Based on the books by PL Travers, Mary Poppins Returns prescribes two hours of pure, sentiment-soaked escapism to banish the winter blues and jiggedy-jog our weary souls.
It’s a lavishly staged carousel of whoop-inducing song and dance numbers that kicks up its polished heels in the face of cynicism and affectionately harks back to the 1964 Oscar-winning classic directed by Robert Stevenson. Emily Blunt, above, is practically perfect in every way.
This Christmas and beyond, it’s an exceedingly jolly ‘oliday with Mary Poppins Returns.
OCEANS rise and standards fall in Aquaman, a bloated origin story for the eponymous DC Comics superhero which capsizes in a tsunami of splashy digital effects and melodramatic storytelling.

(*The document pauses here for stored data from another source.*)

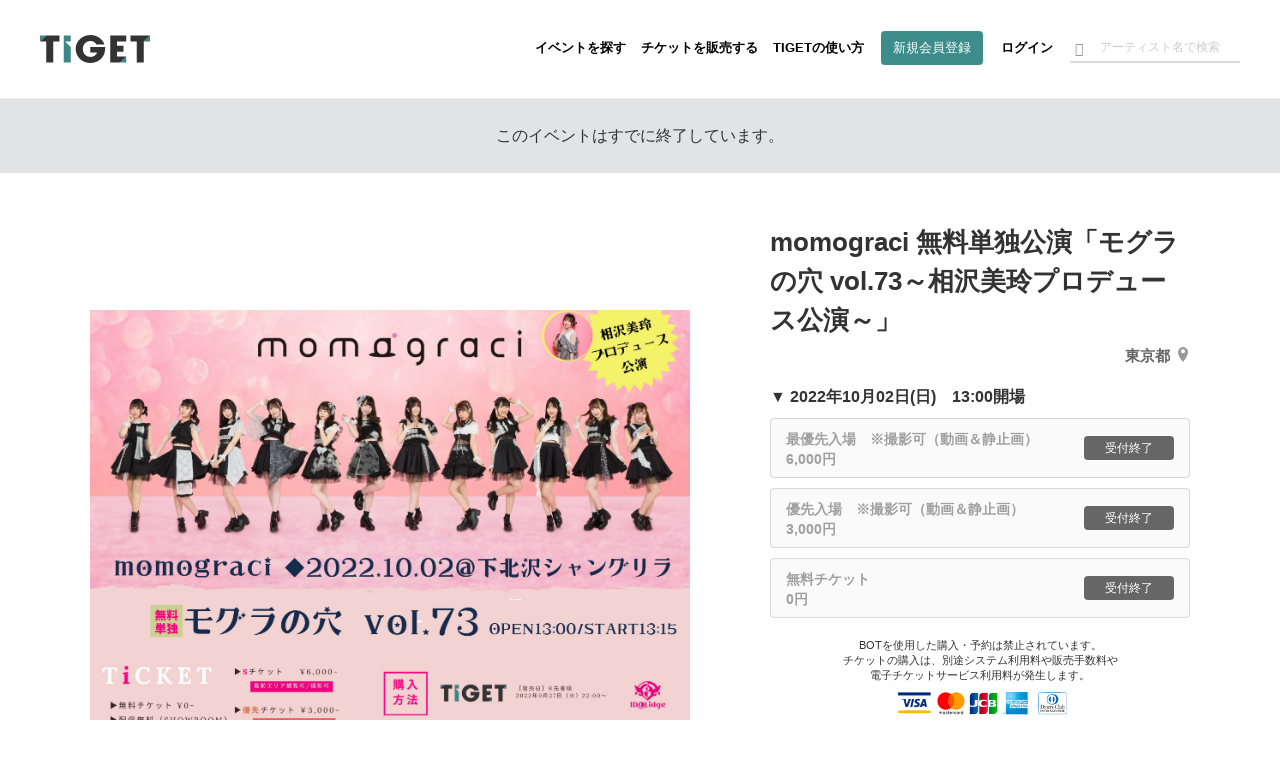

--- FILE ---
content_type: text/html; charset=utf-8
request_url: https://www.google.com/recaptcha/api2/aframe
body_size: 184
content:
<!DOCTYPE HTML><html><head><meta http-equiv="content-type" content="text/html; charset=UTF-8"></head><body><script nonce="ZfrvhbyZWJ6RRR2ACQeTdQ">/** Anti-fraud and anti-abuse applications only. See google.com/recaptcha */ try{var clients={'sodar':'https://pagead2.googlesyndication.com/pagead/sodar?'};window.addEventListener("message",function(a){try{if(a.source===window.parent){var b=JSON.parse(a.data);var c=clients[b['id']];if(c){var d=document.createElement('img');d.src=c+b['params']+'&rc='+(localStorage.getItem("rc::a")?sessionStorage.getItem("rc::b"):"");window.document.body.appendChild(d);sessionStorage.setItem("rc::e",parseInt(sessionStorage.getItem("rc::e")||0)+1);localStorage.setItem("rc::h",'1769529478525');}}}catch(b){}});window.parent.postMessage("_grecaptcha_ready", "*");}catch(b){}</script></body></html>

Scriptwriters David Leslie Johnson-McGoldrick and Will Beall crown a new king of Atlantis via a convoluted treasure hunt above and below cresting waves, where armies of armoured crocodiles and seahorses clash in a titanic battle.

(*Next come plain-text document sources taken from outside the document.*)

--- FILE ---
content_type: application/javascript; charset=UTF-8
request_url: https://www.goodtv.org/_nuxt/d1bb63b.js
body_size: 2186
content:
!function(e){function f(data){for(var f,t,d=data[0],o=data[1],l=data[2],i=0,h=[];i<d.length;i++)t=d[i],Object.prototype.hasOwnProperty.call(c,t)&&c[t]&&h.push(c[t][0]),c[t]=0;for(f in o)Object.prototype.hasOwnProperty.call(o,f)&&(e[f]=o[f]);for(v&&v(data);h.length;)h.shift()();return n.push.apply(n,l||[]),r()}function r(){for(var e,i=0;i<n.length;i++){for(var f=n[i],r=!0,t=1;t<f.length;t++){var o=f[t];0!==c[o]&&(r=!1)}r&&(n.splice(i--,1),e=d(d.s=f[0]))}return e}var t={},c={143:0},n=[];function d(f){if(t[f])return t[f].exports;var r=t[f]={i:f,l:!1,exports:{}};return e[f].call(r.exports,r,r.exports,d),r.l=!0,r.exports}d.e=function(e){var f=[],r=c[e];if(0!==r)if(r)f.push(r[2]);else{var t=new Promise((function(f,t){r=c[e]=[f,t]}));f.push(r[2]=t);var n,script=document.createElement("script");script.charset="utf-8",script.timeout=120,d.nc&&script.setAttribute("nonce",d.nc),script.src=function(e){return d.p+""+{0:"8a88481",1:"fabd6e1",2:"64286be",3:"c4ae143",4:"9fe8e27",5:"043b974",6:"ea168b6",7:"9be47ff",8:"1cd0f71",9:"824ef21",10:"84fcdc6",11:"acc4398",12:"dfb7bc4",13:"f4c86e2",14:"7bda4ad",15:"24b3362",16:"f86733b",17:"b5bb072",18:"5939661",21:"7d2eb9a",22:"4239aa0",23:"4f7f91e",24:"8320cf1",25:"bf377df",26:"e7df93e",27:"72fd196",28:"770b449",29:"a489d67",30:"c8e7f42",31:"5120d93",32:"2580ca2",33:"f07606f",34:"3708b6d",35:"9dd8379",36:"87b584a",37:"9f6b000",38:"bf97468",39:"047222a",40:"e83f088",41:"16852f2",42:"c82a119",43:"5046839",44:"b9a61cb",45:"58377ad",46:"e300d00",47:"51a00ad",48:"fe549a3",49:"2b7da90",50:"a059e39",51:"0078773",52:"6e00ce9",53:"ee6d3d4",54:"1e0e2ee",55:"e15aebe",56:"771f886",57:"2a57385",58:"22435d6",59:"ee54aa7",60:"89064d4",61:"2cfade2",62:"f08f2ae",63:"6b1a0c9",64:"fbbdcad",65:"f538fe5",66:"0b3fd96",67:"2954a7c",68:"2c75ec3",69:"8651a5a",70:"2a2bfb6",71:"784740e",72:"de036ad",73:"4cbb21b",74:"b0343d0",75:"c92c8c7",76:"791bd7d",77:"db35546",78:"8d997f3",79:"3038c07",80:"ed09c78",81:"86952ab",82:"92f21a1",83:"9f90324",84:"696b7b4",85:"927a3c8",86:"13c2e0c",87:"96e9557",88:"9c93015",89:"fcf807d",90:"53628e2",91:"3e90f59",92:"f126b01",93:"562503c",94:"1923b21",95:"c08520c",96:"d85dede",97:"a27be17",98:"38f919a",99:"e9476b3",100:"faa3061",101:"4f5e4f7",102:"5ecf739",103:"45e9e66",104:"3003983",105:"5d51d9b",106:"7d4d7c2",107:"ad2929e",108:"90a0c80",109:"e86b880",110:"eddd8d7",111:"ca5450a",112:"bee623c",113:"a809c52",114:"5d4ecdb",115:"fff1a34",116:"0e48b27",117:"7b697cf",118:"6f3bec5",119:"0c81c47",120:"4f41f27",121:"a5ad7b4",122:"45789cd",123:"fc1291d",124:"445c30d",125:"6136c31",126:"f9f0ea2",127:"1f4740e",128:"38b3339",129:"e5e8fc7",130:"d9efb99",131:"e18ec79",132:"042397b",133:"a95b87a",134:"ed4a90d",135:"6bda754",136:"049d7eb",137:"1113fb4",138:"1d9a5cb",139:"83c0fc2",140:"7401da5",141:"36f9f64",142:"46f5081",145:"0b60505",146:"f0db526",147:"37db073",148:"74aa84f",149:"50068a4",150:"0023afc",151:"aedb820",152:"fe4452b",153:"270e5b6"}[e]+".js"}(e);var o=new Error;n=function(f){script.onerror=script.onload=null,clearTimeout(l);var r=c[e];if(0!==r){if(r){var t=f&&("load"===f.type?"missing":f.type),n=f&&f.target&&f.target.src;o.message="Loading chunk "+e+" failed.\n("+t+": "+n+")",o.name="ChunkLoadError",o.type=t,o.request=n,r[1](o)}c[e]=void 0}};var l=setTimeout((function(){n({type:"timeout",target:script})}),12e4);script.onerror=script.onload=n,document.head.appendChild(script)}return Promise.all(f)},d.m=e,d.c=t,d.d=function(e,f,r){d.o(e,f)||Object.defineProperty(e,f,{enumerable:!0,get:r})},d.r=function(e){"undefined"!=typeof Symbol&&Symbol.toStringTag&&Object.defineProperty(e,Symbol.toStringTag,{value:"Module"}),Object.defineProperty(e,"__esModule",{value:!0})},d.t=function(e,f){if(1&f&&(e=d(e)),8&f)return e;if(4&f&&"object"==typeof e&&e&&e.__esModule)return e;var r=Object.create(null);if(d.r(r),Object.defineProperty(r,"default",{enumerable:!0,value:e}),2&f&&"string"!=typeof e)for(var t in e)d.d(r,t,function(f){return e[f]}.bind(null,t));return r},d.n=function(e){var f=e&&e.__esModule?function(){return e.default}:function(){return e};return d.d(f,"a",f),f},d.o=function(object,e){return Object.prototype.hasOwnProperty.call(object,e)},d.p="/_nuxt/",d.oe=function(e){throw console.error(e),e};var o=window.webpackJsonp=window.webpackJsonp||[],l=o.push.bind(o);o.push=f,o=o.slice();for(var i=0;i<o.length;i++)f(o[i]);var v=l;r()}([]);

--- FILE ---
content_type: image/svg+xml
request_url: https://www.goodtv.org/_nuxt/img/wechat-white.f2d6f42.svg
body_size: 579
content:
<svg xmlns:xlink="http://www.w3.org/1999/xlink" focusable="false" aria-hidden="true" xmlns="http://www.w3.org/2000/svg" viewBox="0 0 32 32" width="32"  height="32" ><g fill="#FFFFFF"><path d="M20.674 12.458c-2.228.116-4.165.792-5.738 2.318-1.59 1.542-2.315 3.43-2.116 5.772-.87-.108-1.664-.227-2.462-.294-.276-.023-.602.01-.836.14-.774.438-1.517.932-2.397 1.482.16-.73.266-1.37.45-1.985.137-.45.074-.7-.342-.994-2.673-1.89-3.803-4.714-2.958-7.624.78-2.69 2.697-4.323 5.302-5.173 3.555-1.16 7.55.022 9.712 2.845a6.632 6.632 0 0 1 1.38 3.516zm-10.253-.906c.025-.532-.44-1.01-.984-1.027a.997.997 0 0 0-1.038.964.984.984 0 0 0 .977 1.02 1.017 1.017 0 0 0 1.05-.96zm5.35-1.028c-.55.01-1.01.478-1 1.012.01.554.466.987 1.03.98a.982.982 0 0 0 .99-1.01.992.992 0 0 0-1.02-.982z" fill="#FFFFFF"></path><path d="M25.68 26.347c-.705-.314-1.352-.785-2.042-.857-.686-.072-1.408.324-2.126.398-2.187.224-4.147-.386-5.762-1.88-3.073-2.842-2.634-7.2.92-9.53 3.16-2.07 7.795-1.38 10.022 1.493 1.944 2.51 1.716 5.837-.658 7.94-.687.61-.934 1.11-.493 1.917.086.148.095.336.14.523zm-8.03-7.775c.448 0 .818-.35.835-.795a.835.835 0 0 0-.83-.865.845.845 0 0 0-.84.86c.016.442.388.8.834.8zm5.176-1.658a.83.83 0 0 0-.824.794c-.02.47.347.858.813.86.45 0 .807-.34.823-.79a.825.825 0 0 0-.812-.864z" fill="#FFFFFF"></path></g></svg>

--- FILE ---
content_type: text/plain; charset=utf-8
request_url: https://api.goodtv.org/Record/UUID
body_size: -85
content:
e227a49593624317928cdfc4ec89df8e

Sweeping panoramas of otherworldly marine creatures locked in bloody combat owe a debt to The Lord Of The Rings trilogy in their gargantuan scale and execution, but there is no emotional connection to two-dimensional characters in the midst of the melee.
Jason Momoa, above, flexes his muscles and pearly whites in the title role, imbuing his reluctant heir with flashes of rough charm and humour.
Nicole Kidman and Willem Dafoe, sporting a fetching man bun, buoy throwaway supporting roles and refuse to drown in the relentless onslaught of special effects trickery. We are not so fortunate.